IT took the woman quite by surprise. There, back in town, was good old Jack Moeran - someone she had not seen for a long, long time.
She made to cross over to talk to him but was amazed when he raised his hand, like a policeman on traffic duty, and stopped her in her tracks. The woman turned away, very hurt, and determined to tell Esther Moeran about her son's offensive behaviour.
That encounter with the composer Moeran in Ledbury at about 4 pm on December 1, 1950, was even stranger than she realised. For at that same moment his body was being brought ashore from the waters of Kenmare River in Southern Ireland. He had suffered a cerebral haemorrhage following a heart attack.
He has now been dead for over half-a-century but a writer who regards him as 'the last of the true Romantics' is striving to ensure that the great man's memory and music lives on. He is Barry Marsh whose biography of EJ Moeran 'My Friends Call Me Jack' is in preparation and will include details of the composer's Herefordshire years.
Moeran lived in Kington for some time and Marsh once wrote: "From the summit of Great Rhos Moeran would proudly point towards Housman Country or Elgar Country. Today we might add... and here is Moeran Country."
Moeran's brother, Graham, followed their father into the priesthood and by 1937 he was vicar of Leominster (later he became Rector at Ledbury). He bought 'Gravel Hill' at Kington for their parents and from 1941 Jack spent much of his time there.
Barry Marsh interviewed a woman called Maud Parry and gained an interesting insight into the Kington sojourn.
She related: "Breakfast time was at nine o'clock and he always had it with his parents. The rest of the day he was in his study. I had to finish everything before Mr Jack started on his composing. The whole house had to be silent. Mrs Moeran told us 'No one must make a noise or any sound'.
"Salads replaced hot meals because the cook, Jessie, was not allowed to open the oven door. After long silences the piano would suddenly be heard. It flowed from that study - liked the rippling of a stream. Sometimes it would be like the rustling of the trees; another time it would be like he was going for the sound of the birds."
And when the maids took in a tray: "He'd be in a world of his own.....the piano was on the left hand side; he had his desk with all his stuff on it and there was one window - he was right under it when he was composing. He'd do something, then he'd put the paper on one side, throwing the music across, as if he was sorting out what he didn't want on one side, and what he was going to try out the other side. He had half a dozen wastepaper baskets, all full up, but nobody dared empty them."
Enthuses Barry Marsh: "From this small room, in four years, came music that sprang from the surrounding hills and mountains - the Rhapsody for Piano and Orchestra, the Overture to a Masque, first ideas for the Cello Sonata and part of the Cello Concerto.

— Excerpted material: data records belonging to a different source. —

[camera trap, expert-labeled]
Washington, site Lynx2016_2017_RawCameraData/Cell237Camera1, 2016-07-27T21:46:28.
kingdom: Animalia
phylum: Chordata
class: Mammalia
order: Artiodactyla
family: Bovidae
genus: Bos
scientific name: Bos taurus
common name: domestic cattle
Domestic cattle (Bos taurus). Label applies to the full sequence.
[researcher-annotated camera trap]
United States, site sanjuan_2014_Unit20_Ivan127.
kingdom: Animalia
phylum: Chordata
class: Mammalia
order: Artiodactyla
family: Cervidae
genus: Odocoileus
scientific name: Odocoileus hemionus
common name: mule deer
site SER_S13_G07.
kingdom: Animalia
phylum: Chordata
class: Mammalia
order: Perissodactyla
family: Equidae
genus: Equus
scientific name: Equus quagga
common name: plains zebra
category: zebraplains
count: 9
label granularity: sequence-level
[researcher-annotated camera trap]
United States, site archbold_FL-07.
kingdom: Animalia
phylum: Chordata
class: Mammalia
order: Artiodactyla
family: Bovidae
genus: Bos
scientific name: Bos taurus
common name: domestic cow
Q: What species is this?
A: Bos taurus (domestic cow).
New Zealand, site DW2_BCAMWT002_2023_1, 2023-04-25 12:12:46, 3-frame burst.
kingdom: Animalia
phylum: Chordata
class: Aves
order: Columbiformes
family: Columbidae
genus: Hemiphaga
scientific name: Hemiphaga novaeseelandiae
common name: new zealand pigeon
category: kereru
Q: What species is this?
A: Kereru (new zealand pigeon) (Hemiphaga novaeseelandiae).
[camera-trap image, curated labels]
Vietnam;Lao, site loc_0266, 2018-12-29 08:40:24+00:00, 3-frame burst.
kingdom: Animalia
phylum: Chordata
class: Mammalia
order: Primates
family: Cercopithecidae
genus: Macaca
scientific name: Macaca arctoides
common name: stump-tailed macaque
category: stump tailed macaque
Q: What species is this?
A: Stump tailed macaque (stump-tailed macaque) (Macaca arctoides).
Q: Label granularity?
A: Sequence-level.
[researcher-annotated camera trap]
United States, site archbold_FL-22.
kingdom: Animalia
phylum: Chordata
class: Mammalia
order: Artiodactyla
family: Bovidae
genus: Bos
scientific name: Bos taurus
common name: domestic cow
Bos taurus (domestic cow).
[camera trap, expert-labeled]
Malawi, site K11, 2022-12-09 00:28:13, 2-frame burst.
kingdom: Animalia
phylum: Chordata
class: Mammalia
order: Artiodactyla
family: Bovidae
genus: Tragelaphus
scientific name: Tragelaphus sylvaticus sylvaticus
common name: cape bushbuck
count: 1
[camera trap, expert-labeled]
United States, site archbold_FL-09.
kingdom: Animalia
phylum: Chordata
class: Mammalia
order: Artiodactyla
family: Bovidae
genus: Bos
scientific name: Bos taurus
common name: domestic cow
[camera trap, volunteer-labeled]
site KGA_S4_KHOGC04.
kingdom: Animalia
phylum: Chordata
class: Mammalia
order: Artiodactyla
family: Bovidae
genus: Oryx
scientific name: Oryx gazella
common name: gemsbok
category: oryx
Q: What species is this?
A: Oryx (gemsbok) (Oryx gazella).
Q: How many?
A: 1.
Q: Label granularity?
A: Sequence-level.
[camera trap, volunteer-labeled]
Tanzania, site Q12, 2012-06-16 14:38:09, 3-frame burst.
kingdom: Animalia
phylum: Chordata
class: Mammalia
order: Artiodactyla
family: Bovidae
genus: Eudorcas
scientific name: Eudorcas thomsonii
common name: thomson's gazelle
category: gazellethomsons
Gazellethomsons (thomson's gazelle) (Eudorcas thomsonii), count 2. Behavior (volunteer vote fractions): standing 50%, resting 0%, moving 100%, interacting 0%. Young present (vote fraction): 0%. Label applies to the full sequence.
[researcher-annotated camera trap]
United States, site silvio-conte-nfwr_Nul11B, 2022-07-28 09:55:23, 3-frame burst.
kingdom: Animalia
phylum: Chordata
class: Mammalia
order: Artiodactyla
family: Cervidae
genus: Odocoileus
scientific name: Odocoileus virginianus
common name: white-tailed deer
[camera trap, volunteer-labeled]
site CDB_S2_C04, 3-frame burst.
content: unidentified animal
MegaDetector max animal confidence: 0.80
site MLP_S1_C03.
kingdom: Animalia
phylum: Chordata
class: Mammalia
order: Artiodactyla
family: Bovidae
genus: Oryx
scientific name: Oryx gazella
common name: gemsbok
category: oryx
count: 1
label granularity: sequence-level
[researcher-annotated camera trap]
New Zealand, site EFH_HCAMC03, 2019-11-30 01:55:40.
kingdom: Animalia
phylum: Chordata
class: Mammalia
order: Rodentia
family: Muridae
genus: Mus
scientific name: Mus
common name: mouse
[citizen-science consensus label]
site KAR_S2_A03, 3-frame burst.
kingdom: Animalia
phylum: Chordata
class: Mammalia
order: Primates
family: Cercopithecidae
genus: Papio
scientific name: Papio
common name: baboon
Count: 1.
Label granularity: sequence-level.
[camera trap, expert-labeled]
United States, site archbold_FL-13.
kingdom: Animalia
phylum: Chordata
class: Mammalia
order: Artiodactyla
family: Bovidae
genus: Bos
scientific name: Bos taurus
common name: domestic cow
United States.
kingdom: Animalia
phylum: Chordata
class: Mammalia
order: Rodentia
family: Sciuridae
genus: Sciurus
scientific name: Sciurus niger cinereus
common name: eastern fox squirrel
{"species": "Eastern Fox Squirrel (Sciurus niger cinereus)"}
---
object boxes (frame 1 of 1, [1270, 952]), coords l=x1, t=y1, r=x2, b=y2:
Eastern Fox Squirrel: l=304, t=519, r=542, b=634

"There was one other work - the Sinfonietta, Moeran's Symphony of the Welsh Marches, in which he aspired to greatness and achieved it."
At 'Gravel Hill', if anyone interrupted a radio concert that Jack was listening to, he would quickly put up his hand and silence the offender. Hence the spooky apparition destined for Ledbury?
It was at St Mary's Church, Kington, on July 26, 1945, that Jack Moeran married Peers Coetmore, the cellist.
Once there had been an image of Moeran, embarking on one of his beloved walks and returning, relaxed, smiling contentedly, sometimes whistling softly, enthusing openly about the wonderful air of Kington - 'the healthiest place in the British Isles!'
But within two years of the happy day at St Mary's Church the marriage was in trouble for a variety of reasons and Jack indulged in drinking bouts. He became terribly depressed and no longer had faith in himself as a composer.
By 1950 he was dead, but there was a rich legacy of music and, and as Barry Marsh reveals, a record of the happy times with Peers.
In 1943, for example, he had written: "My dearest Peers, at Kington I can go into the pastures or up the hill and somehow feel that you are there with me in a telepathic way. Don't forget to think of me up on Bradnor planning out my music."